# EA CEO John Riccitiello resigns



## Kagekatsu (Mar 18, 2013)

> EA CEO John Riccitiello Steps Down
> Larry Probst temporarily taking over.
> by Mitch Dyer
> March 18, 2013
> ...



I'll just leave this here: [YOUTUBE]http://www.youtube.com/watch?v=RWcHMHz3NoA[/YOUTUBE]


----------



## Canute87 (Mar 18, 2013)

Yeah it's pretty obvious somebody big was going to lose thier job. But everybody that pushed that always online thing needs to find other work.


----------



## Gilgamesh (Mar 18, 2013)

I won't be happy until EA is gone completely

Unfortunately the board will want someone even greedier and more ambitiously evil to pick up where he left off. I cant imagine the power struggle going on in that office right now.


----------



## Black Wraith (Mar 18, 2013)

Here's what EA's stock has looked like since Riccitiello took over in April of 2007:


----------



## Raidou Kuzunoha (Mar 18, 2013)

Even their stocks are hit with DRM.


----------



## the_notorious_Z.É. (Mar 18, 2013)

He won't be missed.


----------



## blakstealth (Mar 18, 2013)




----------



## Akira Kurusu (Mar 18, 2013)

^  

Ironic because i just finished my DVR on Rebuild of EVA from Toonami.

EDIT: 



> You Can (Not) Refund



:rofl:rofl


----------



## Sunuvmann (Mar 18, 2013)

mfw

[YOUTUBE]http://www.youtube.com/watch?v=dkVBXW4JeUI[/YOUTUBE]


----------



## strongarm85 (Mar 18, 2013)

Black Wraith said:


> Here's what EA's stock has looked like since Riccitiello took over in April of 2007:



Take that with a grain of salt. Everyone's stock price took a hit 2008. Most game publishers have failed to make a good recovery with a few exceptions. (Valve)


----------



## Agmaster (Mar 18, 2013)

Made his money and left, not newsworthy.  New person will still have to please shareholders, changes will be minimal at best.   Also, not newsworthy as policies either had in mind are not (yet?) discussed by us in enough detail to have this be little more than celebrity gossip.


----------



## Krory (Mar 18, 2013)

And nothing will change but everyone _thinks_ it will because they seem to be under the impression that video game publishing works by the CEO constantly swinging by every game development to dip his balls in their chocolate and order them how to do things as opposed to the isolated ivory tower that it actually is.


----------



## Derezzed (Mar 18, 2013)

Krory said:


> And nothing will change but everyone _thinks_ it will because they seem to be under the impression that video game publishing works by the CEO constantly swinging by every game development to dip his balls in their chocolate and order them how to do things as opposed to the isolated ivory tower that it actually is.



Was thinking the same thing  

I mean they could even get someone worse for all that we know as well.


----------



## Krory (Mar 18, 2013)

■ **WHAT THIS TASK INVOLVES**
Tell whether each statement agrees with the forum thread above, answering yes or no and quoting the words of the thread that decide it.
1. Larry Probst is temporarily taking over from Riccitiello.
2. Riccitiello took over at EA in April of 2007.
3. strongarm85 names Valve as a game publisher that failed to recover.

■ **MATERIAL SUPPLIED**
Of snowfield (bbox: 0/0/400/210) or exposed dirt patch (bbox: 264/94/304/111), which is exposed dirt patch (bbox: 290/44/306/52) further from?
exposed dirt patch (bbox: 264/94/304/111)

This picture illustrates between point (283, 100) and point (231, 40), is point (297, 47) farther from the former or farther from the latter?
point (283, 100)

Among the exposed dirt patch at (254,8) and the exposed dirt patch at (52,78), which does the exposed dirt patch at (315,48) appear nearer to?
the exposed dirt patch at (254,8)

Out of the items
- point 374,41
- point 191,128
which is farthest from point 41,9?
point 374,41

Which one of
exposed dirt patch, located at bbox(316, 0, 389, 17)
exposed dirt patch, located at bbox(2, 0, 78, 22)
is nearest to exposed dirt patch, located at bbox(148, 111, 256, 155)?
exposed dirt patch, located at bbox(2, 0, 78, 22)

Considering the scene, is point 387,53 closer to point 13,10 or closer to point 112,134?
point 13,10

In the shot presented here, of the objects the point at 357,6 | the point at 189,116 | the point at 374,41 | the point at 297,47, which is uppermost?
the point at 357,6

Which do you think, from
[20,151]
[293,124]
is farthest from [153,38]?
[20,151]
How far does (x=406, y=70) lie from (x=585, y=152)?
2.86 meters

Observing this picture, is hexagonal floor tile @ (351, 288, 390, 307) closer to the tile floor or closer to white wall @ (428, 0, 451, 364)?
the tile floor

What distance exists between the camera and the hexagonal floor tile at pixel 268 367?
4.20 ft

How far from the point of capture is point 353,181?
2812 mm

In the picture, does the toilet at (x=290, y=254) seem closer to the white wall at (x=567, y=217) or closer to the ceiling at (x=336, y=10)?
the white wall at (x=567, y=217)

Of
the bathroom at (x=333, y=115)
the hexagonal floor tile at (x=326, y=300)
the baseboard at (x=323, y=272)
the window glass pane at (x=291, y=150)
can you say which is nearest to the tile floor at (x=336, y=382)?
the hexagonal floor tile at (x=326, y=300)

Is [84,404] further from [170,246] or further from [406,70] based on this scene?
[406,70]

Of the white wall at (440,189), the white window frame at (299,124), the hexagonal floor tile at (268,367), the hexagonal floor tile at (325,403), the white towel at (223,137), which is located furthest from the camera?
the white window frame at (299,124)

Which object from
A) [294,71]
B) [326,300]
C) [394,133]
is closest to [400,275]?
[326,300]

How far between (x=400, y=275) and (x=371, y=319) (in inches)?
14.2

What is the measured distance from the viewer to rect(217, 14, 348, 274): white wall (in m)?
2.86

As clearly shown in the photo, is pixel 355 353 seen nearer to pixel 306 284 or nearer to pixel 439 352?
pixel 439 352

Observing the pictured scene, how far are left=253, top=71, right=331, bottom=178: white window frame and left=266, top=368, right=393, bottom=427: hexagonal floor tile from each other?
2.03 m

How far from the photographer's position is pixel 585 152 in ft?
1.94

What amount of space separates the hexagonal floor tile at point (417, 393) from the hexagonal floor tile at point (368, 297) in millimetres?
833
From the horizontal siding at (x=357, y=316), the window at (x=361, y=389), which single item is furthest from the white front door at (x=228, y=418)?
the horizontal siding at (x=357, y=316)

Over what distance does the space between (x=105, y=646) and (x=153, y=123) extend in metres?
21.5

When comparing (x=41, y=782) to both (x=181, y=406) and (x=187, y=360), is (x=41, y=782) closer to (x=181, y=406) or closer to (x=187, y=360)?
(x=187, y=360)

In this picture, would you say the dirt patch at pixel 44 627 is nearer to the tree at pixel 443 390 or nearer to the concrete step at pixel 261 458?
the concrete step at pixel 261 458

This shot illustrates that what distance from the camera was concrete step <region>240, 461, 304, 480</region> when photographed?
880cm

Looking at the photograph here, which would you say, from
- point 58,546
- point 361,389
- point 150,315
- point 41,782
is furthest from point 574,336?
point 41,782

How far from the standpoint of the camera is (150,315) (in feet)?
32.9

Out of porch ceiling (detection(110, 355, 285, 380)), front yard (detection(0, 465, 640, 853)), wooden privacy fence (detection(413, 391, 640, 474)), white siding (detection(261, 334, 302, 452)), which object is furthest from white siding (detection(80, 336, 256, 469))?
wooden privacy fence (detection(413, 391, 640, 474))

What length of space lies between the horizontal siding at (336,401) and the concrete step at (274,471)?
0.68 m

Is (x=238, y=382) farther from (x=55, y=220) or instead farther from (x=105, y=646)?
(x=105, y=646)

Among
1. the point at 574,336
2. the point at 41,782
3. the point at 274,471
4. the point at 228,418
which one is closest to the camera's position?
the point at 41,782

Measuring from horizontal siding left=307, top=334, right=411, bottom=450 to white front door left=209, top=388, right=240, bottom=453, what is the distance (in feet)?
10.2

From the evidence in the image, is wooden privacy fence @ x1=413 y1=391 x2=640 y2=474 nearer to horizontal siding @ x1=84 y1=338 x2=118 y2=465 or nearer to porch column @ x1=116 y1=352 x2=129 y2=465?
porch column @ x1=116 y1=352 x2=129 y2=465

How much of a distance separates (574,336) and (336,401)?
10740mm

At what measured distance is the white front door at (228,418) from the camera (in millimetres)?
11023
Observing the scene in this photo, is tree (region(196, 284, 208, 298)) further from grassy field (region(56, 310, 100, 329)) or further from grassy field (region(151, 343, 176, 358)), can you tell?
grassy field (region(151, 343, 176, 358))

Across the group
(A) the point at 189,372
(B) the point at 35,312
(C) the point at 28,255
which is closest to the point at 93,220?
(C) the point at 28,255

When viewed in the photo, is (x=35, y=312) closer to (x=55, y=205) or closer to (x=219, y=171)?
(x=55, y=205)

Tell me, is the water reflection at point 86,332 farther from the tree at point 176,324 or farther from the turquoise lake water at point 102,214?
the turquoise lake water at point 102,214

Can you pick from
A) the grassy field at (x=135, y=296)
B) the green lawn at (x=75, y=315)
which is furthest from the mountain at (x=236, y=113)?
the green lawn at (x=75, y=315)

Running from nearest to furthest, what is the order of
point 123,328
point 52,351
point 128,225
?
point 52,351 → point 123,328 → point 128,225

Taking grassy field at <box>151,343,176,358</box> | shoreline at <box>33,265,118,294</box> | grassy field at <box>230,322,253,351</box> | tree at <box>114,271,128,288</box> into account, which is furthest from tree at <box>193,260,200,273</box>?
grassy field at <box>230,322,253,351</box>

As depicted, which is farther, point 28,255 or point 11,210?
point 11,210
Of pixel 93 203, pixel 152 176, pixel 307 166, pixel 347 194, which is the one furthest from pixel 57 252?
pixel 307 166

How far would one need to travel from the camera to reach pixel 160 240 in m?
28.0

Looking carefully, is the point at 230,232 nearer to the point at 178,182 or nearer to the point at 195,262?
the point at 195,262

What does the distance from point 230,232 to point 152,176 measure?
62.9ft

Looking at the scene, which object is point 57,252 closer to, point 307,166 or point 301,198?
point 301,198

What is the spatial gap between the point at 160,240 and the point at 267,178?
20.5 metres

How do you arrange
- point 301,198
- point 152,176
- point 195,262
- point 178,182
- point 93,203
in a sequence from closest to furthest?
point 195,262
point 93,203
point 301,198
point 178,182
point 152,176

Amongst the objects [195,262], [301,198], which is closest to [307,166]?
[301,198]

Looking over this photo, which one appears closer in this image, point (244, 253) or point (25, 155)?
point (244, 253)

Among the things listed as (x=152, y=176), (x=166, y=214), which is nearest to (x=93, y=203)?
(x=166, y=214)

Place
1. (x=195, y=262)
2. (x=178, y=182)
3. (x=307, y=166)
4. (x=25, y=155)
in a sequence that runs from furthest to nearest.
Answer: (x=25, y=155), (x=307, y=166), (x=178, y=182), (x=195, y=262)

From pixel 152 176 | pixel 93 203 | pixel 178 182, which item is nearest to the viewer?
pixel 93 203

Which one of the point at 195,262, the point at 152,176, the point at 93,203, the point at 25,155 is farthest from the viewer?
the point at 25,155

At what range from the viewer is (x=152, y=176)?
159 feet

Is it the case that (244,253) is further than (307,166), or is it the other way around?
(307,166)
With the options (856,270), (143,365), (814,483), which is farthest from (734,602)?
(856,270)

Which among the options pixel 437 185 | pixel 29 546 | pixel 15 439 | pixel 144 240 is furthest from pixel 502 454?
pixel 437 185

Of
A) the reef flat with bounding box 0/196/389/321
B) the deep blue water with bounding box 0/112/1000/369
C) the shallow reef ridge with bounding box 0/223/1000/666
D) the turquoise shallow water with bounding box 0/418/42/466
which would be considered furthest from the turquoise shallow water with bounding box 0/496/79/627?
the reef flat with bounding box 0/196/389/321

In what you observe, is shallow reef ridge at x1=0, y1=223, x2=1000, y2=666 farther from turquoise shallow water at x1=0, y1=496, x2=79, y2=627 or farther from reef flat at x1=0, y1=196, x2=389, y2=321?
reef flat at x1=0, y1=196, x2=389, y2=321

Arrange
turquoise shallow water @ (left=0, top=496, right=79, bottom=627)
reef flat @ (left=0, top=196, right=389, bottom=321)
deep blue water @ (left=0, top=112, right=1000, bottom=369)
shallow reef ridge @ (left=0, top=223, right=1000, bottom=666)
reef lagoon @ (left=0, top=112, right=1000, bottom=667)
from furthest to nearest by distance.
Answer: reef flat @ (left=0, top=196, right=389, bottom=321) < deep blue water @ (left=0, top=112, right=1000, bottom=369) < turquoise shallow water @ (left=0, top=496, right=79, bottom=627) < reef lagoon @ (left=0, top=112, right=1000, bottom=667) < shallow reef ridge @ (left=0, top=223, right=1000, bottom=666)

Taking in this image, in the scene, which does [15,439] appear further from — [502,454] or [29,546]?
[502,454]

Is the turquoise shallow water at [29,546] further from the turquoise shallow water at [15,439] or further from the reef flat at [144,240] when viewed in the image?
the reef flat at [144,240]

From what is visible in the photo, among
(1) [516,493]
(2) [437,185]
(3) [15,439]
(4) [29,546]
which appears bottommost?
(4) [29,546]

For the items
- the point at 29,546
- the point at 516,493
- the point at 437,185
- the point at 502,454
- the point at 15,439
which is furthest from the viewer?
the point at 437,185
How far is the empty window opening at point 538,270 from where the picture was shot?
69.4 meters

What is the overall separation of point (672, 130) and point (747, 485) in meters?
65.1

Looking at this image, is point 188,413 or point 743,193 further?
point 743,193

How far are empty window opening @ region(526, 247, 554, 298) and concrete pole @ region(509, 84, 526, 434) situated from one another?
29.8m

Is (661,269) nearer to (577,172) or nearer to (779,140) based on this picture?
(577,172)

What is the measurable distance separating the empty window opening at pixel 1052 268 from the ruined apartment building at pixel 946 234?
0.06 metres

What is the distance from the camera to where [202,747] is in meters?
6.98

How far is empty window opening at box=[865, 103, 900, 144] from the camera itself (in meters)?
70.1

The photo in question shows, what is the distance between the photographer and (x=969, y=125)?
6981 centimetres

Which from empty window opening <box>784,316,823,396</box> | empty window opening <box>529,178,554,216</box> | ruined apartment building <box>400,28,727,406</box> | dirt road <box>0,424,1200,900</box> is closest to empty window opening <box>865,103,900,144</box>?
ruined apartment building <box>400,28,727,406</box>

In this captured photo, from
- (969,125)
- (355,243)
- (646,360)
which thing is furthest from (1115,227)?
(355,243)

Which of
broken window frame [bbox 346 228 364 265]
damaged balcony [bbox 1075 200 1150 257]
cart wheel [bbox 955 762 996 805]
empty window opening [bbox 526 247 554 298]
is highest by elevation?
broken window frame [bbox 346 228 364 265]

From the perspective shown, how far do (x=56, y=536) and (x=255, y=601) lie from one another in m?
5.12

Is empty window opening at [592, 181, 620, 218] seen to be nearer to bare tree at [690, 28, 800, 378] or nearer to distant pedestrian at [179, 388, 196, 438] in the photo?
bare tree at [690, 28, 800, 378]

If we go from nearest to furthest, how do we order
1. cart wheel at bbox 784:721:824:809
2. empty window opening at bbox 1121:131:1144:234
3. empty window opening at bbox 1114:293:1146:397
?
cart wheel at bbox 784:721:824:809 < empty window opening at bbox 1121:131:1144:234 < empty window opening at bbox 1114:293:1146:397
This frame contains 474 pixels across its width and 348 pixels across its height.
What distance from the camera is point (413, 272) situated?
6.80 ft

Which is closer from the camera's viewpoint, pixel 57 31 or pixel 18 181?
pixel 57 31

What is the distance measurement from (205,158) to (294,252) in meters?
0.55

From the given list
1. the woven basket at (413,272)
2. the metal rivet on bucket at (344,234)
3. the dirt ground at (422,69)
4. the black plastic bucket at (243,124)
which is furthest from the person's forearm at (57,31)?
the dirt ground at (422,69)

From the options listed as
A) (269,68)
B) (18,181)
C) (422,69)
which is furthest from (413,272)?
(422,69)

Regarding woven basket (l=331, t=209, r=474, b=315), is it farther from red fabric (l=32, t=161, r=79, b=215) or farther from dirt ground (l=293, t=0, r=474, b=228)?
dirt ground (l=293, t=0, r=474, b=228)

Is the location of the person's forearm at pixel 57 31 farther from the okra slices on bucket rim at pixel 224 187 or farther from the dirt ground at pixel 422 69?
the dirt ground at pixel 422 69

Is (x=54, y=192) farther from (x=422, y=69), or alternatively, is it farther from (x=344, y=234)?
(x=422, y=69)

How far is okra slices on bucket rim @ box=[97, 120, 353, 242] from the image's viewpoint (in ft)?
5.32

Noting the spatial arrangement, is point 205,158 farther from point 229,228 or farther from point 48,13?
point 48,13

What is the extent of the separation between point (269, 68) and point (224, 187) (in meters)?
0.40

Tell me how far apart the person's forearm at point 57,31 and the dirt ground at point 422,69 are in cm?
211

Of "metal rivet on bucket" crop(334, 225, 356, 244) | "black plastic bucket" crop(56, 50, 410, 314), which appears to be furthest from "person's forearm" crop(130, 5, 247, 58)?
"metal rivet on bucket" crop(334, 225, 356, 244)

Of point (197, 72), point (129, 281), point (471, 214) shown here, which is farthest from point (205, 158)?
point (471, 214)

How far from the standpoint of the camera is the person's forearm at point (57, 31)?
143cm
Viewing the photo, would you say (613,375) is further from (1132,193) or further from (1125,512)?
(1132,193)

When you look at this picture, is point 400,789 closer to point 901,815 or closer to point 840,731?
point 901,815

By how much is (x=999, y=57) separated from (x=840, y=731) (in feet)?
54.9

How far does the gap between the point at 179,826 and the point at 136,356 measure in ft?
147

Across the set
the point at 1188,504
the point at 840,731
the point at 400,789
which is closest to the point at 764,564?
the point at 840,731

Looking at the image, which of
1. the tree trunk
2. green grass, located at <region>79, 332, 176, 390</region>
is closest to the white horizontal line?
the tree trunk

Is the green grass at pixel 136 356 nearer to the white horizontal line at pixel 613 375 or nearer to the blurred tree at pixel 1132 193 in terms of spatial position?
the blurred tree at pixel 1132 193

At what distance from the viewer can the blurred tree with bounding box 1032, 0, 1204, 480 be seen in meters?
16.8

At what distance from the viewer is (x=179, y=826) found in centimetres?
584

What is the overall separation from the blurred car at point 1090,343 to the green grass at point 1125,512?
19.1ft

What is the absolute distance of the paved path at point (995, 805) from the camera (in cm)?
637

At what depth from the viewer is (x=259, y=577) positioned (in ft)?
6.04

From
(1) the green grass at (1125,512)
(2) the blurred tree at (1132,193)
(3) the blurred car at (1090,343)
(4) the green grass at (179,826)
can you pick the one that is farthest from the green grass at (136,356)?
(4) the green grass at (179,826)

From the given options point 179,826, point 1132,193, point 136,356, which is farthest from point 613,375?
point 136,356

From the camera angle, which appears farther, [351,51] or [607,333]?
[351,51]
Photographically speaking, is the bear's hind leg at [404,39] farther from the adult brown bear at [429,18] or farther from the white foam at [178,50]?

■ **TASK OUTPUT**
1. Yes: "Larry Probst temporarily taking over."
2. Yes: "since Riccitiello took over in April of 2007"
3. No: "Most game publishers have failed to make a good recovery with a few exceptions. (Valve)"